DESCRIPTION OF THE TASK. Write the entries out again exactly as they stand, but without the pictures.

RECORDS SHOWN.

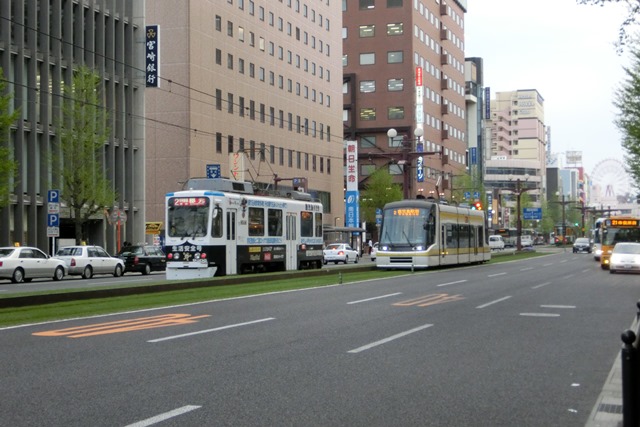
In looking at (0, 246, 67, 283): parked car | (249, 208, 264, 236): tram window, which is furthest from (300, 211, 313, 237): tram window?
(0, 246, 67, 283): parked car

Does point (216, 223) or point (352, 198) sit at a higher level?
point (352, 198)

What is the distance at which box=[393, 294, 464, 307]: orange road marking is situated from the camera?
19.8 meters

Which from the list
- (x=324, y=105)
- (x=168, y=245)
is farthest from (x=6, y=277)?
(x=324, y=105)

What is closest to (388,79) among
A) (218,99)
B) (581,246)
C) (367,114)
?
(367,114)

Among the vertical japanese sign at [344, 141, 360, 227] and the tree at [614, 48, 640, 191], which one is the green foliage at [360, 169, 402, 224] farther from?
the tree at [614, 48, 640, 191]

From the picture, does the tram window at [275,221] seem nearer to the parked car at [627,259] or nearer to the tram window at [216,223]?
the tram window at [216,223]

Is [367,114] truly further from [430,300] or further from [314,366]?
[314,366]

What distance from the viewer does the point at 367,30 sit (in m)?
113

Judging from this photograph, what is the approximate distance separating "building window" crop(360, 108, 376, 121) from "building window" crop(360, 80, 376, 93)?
257cm

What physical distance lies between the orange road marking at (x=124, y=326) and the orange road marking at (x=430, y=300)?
531 centimetres

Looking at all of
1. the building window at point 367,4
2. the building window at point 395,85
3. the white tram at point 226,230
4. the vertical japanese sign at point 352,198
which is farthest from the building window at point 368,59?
the white tram at point 226,230

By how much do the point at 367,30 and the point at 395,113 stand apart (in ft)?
39.2

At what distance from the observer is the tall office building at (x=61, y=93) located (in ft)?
160

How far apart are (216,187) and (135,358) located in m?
21.9
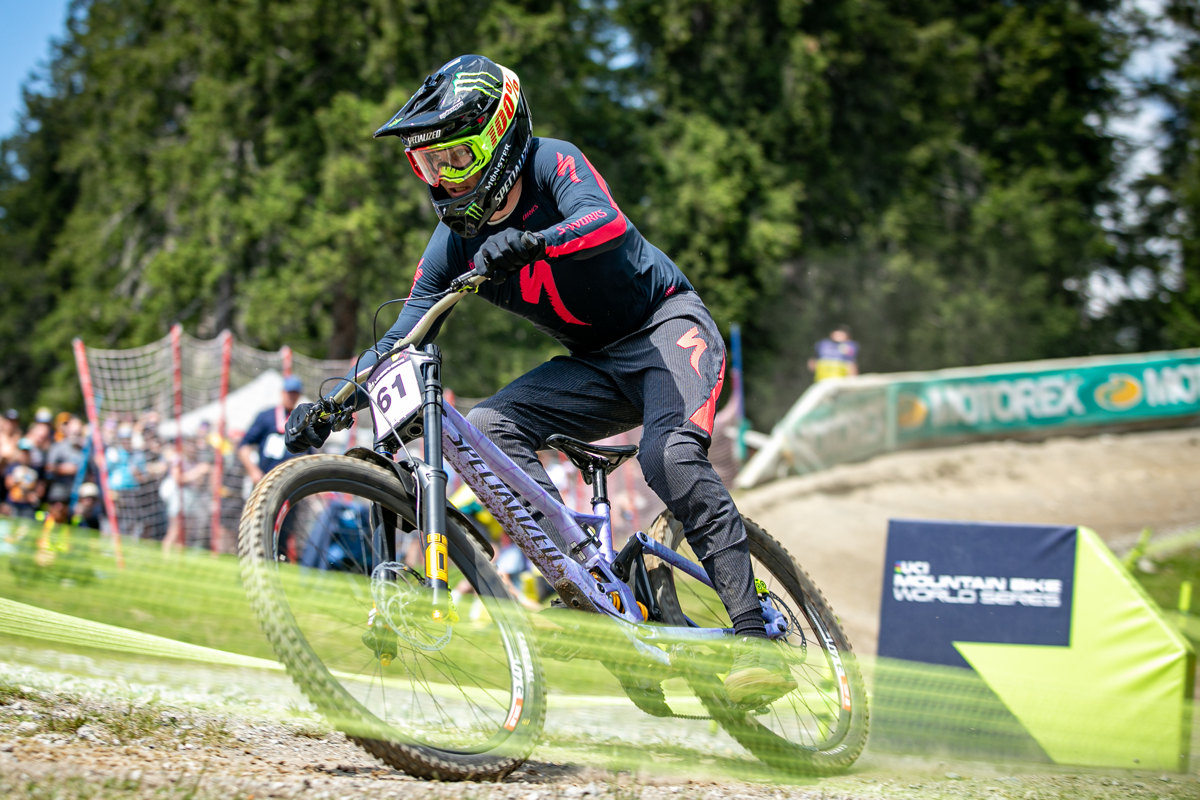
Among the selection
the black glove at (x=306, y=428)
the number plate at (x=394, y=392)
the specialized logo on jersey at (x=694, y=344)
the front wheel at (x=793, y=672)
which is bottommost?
the front wheel at (x=793, y=672)

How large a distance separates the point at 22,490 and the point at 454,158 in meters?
9.56

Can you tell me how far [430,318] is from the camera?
11.7ft

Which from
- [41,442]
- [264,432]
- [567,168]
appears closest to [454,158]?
[567,168]

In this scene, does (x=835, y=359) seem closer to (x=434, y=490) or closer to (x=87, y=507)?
(x=87, y=507)

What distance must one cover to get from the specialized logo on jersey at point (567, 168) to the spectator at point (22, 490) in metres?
9.57

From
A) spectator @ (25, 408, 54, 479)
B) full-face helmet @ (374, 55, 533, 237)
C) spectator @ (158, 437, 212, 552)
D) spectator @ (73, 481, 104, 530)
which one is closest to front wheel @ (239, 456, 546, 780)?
full-face helmet @ (374, 55, 533, 237)

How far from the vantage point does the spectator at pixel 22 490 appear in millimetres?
11156

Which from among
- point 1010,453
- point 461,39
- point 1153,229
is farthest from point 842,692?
point 1153,229

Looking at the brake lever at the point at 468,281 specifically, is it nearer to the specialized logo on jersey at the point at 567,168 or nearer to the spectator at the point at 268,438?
the specialized logo on jersey at the point at 567,168

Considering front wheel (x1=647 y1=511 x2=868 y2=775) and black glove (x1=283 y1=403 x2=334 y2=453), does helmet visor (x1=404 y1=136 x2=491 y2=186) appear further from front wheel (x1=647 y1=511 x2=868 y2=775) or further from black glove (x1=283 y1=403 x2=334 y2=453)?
front wheel (x1=647 y1=511 x2=868 y2=775)

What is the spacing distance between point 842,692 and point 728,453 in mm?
13479

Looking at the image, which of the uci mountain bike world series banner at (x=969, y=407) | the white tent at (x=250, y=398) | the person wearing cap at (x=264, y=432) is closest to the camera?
the person wearing cap at (x=264, y=432)

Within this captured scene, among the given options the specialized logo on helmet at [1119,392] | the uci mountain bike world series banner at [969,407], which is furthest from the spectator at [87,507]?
the specialized logo on helmet at [1119,392]

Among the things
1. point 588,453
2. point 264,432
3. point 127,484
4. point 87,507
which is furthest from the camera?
point 127,484
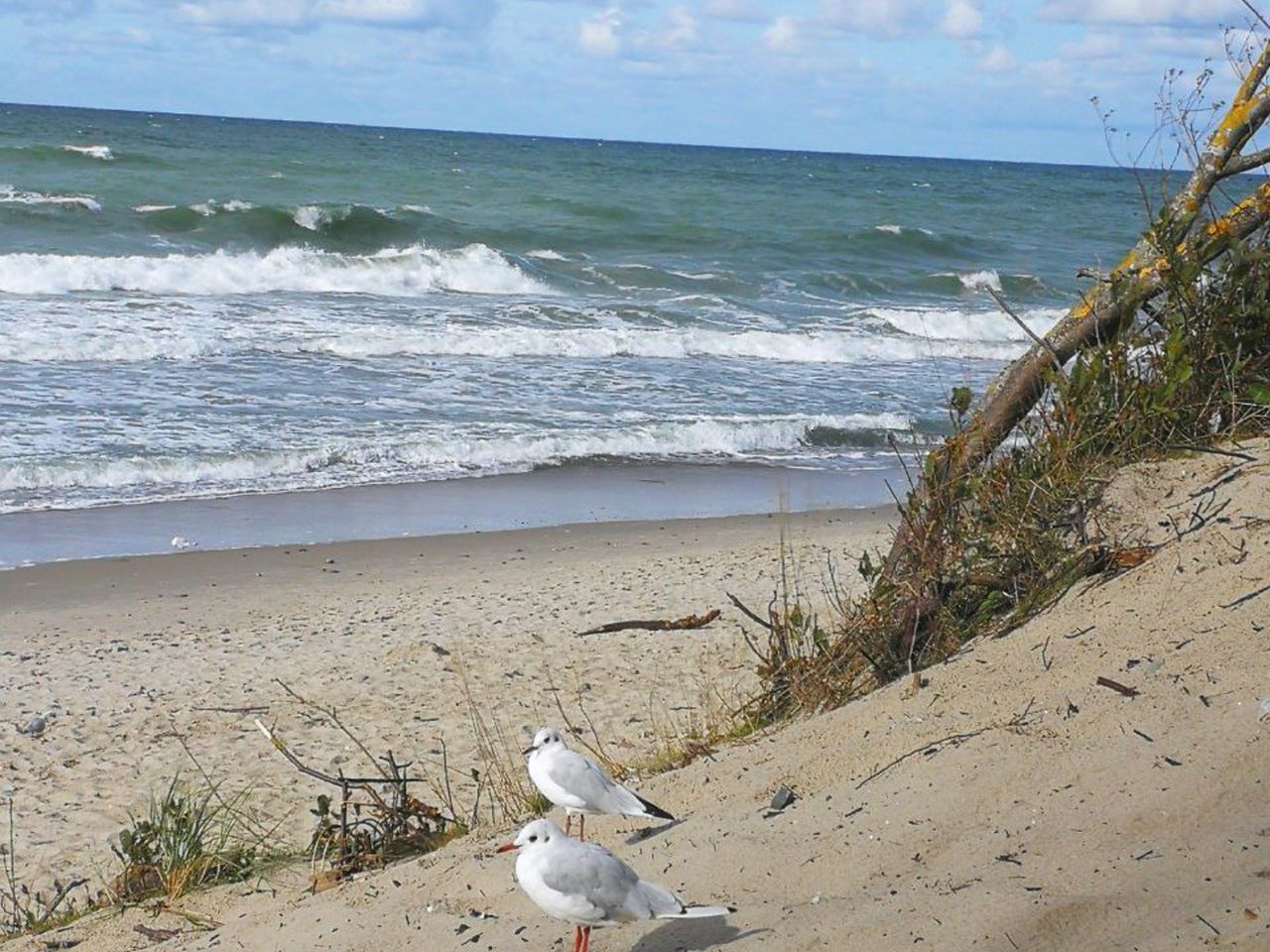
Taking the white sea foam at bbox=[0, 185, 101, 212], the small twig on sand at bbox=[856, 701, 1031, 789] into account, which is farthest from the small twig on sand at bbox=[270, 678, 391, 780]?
the white sea foam at bbox=[0, 185, 101, 212]

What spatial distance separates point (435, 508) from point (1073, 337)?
7080 mm

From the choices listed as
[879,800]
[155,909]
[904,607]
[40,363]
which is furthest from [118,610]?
[40,363]

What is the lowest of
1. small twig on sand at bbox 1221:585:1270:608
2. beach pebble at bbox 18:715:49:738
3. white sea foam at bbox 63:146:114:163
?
beach pebble at bbox 18:715:49:738

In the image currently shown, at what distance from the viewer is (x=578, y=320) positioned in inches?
862

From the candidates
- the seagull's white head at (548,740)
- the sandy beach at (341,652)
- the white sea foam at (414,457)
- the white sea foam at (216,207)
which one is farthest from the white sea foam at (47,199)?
the seagull's white head at (548,740)

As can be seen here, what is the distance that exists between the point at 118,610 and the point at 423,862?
512 centimetres

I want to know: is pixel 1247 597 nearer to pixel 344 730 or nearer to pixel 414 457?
pixel 344 730

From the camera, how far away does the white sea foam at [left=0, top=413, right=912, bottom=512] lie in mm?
11562

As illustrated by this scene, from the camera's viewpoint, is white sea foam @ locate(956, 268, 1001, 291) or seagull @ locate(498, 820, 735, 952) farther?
white sea foam @ locate(956, 268, 1001, 291)

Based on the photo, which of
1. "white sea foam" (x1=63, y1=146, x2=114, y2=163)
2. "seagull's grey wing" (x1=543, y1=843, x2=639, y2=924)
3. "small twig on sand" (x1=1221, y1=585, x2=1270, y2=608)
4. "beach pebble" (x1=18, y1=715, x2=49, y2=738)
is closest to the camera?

COMPLETED EXERCISE.
In looking at (0, 246, 67, 283): parked car | (249, 208, 264, 236): tram window, which is furthest from (300, 211, 313, 237): tram window?
(0, 246, 67, 283): parked car

Does point (216, 223) or point (352, 198) sit at a higher level?
point (352, 198)

What is the distance at which box=[393, 294, 464, 307]: orange road marking is situated from the camera?
19.8 meters

Which from the list
- (x=324, y=105)
- (x=168, y=245)
is farthest from (x=6, y=277)?
(x=324, y=105)

What is closest to (388,79) among
A) (218,99)
B) (581,246)
C) (367,114)
?
(367,114)

Among the vertical japanese sign at [344, 141, 360, 227] and the tree at [614, 48, 640, 191], which one is the green foliage at [360, 169, 402, 224] farther from?
the tree at [614, 48, 640, 191]

From the picture, does the tram window at [275,221] seem nearer to the parked car at [627,259] or nearer to the tram window at [216,223]?
the tram window at [216,223]

Is [367,114] truly further from [430,300] or further from [314,366]?
[314,366]

What distance from the viewer does the point at 367,30 sit (in m)?
113

Judging from this photograph, what is the approximate distance separating "building window" crop(360, 108, 376, 121) from "building window" crop(360, 80, 376, 93)?
257cm

What physical distance lies between the orange road marking at (x=124, y=326) and the orange road marking at (x=430, y=300)?
531 centimetres

Looking at all of
1. the building window at point 367,4
2. the building window at point 395,85
3. the white tram at point 226,230
4. the vertical japanese sign at point 352,198
which is farthest from the building window at point 368,59?
the white tram at point 226,230

By how much do the point at 367,30 and the point at 395,113 stand apart (in ft)?
39.2

At what distance from the observer is the tall office building at (x=61, y=93) located (in ft)?
160

How far apart are (216,187) and (135,358) located in m?
21.9
Among the selection
the black glove at (x=306, y=428)
the number plate at (x=394, y=392)
the specialized logo on jersey at (x=694, y=344)
the front wheel at (x=793, y=672)
which is bottommost?
the front wheel at (x=793, y=672)

How large a distance separates the point at 22,490 and the point at 454,158 in meters?
9.56

Can you tell me how far [430,318] is from the camera?
11.7ft

Which from
- [41,442]
- [264,432]
- [567,168]
appears closest to [454,158]?
[567,168]

In this scene, does (x=835, y=359) seem closer to (x=434, y=490) or closer to (x=87, y=507)?
(x=87, y=507)

What distance must one cover to get from the specialized logo on jersey at point (567, 168) to the spectator at point (22, 490) in metres?
9.57

From
A) spectator @ (25, 408, 54, 479)
B) full-face helmet @ (374, 55, 533, 237)
C) spectator @ (158, 437, 212, 552)
D) spectator @ (73, 481, 104, 530)
which one is closest to front wheel @ (239, 456, 546, 780)?
full-face helmet @ (374, 55, 533, 237)

How far from the vantage point does the spectator at pixel 22 490 appear in millimetres?
11156

Which from among
- point 1010,453
- point 461,39
- point 1153,229
is farthest from point 842,692?
point 1153,229

Looking at the brake lever at the point at 468,281 specifically, is it nearer to the specialized logo on jersey at the point at 567,168 or nearer to the spectator at the point at 268,438?
the specialized logo on jersey at the point at 567,168

Considering front wheel (x1=647 y1=511 x2=868 y2=775) and black glove (x1=283 y1=403 x2=334 y2=453), does helmet visor (x1=404 y1=136 x2=491 y2=186) appear further from front wheel (x1=647 y1=511 x2=868 y2=775) or further from black glove (x1=283 y1=403 x2=334 y2=453)?
front wheel (x1=647 y1=511 x2=868 y2=775)

What is the spacing distance between point 842,692 and point 728,453 in mm?
13479

Looking at the image, which of the uci mountain bike world series banner at (x=969, y=407) | the white tent at (x=250, y=398) | the person wearing cap at (x=264, y=432) is closest to the camera?
the person wearing cap at (x=264, y=432)

Within this captured scene, among the given options the specialized logo on helmet at [1119,392] | the uci mountain bike world series banner at [969,407], which is furthest from the spectator at [87,507]?
the specialized logo on helmet at [1119,392]

Among the things
1. point 588,453
2. point 264,432
3. point 127,484
4. point 87,507
which is furthest from the camera?
point 127,484
Taking the white sea foam at bbox=[0, 185, 101, 212], the small twig on sand at bbox=[856, 701, 1031, 789] into account, which is farthest from the small twig on sand at bbox=[270, 678, 391, 780]?
the white sea foam at bbox=[0, 185, 101, 212]

What spatial distance separates point (435, 508) from point (1073, 337)?
7080 mm

From the choices listed as
[879,800]
[155,909]
[904,607]
[40,363]
which is furthest from [118,610]?
[40,363]

What is the lowest of
1. small twig on sand at bbox 1221:585:1270:608
2. beach pebble at bbox 18:715:49:738
3. white sea foam at bbox 63:146:114:163
?
beach pebble at bbox 18:715:49:738

In the image currently shown, at what distance from the viewer is (x=578, y=320) positioned in inches?
862

From the candidates
- the seagull's white head at (548,740)
- the sandy beach at (341,652)
- the white sea foam at (414,457)
- the white sea foam at (216,207)
which one is farthest from the white sea foam at (47,199)?
the seagull's white head at (548,740)

As can be seen here, what is the distance that exists between the point at 118,610 and the point at 423,862?
512 centimetres

I want to know: is pixel 1247 597 nearer to pixel 344 730 or nearer to pixel 414 457?
pixel 344 730

From the camera, how far away does the white sea foam at [left=0, top=413, right=912, bottom=512] lie in mm?
11562

As illustrated by this scene, from the camera's viewpoint, is white sea foam @ locate(956, 268, 1001, 291) or seagull @ locate(498, 820, 735, 952) farther?
white sea foam @ locate(956, 268, 1001, 291)

Based on the photo, which of
1. "white sea foam" (x1=63, y1=146, x2=114, y2=163)
2. "seagull's grey wing" (x1=543, y1=843, x2=639, y2=924)
3. "small twig on sand" (x1=1221, y1=585, x2=1270, y2=608)
4. "beach pebble" (x1=18, y1=715, x2=49, y2=738)
is closest to the camera?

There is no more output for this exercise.